In Cantarelli et al. (2010; 2022) this is seen in cost overruns more than in high absolute costs. Medium-cost countries can have early commitment as well, leading to cost overruns from initially low levels. For example, GPE suffers from this problem: it is so politically popular that value engineering is politically difficult, which has played a factor in the decision to retain Line 18 in the program. There is also an element of early commitment in Nya Tunnelbanan cost overruns, caused by changes in regulations midway through the project that require more expensive design. Finally, in 2016, Seattle voters approved a slate of projects that were based on 1-2% design, which one former official described as “a drawing on a napkin” (Personal Interview A 2022); this ongoing expansion plan is behind schedule and over budget, but there is no hint of eliminating projects or reducing project scopes (Sound Transit 2021).

The hazards of early commitment and those of political meddling are closely intertwined. Massachusetts’ Green Line Extension (GLX) suffered from early commitment: the political decision to proceed was undertaken during 2000s lawsuits and confirmed shortly after the Obama administration’s stimulus bill passed in 2009, and lacking long-term in-house planning capacity, Massachusetts rushed the early design and relied on a federal grant to complete a more detailed design. The political meddling consisted of a directive from the governor to be more accommodating of local community demands, which are a vector for how early commitment can lead to cost overruns.

Politicization in the United States also raises labor costs and leads to overdesign and overbuilding. American transportation megaprojects have a mixed mandate: in addition to being projects that produce transportation benefits, elected officials pitch them as job creators and economic development tools. For such projects, the goal is not just ridership or service, but also overall spending.

> SUPPLIED RECORDS
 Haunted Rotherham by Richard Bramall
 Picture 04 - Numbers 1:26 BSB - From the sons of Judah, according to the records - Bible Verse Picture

---

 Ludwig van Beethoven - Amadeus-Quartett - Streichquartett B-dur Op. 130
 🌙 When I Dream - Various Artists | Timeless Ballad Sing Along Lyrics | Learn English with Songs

--

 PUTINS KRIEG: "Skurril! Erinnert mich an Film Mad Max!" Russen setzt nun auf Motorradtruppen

> TO DO
1. In the passage on transit cost overruns, how did a former official describe the design basis of the projects Seattle voters approved in 2016?
2. Decide whether each statement agrees with the passage on transit cost overruns: (a) Seattle's expansion plan is ahead of schedule. (b) GPE's political popularity makes value engineering difficult. (c) The Massachusetts governor directed that the GLX accommodate local community demands less.
3. Transcribe a part of the passage on transit cost overruns. Begin at the words "The hazards of" and stop after "to cost overruns.".
The material above stands apart from the passage on transit cost overruns.

> ANSWERS TO THIS EXERCISE
1. The official described it as "a drawing on a napkin."

2.
(a) No: "this ongoing expansion plan is behind schedule and over budget"
(b) Yes: "it is so politically popular that value engineering is politically difficult"
(c) No: "a directive from the governor to be more accommodating of local community demands"

3.
The hazards of early commitment and those of political meddling are closely intertwined. Massachusetts’ Green Line Extension (GLX) suffered from early commitment: the political decision to proceed was undertaken during 2000s lawsuits and confirmed shortly after the Obama administration’s stimulus bill passed in 2009, and lacking long-term in-house planning capacity, Massachusetts rushed the early design and relied on a federal grant to complete a more detailed design. The political meddling consisted of a directive from the governor to be more accommodating of local community demands, which are a vector for how early commitment can lead to cost overruns.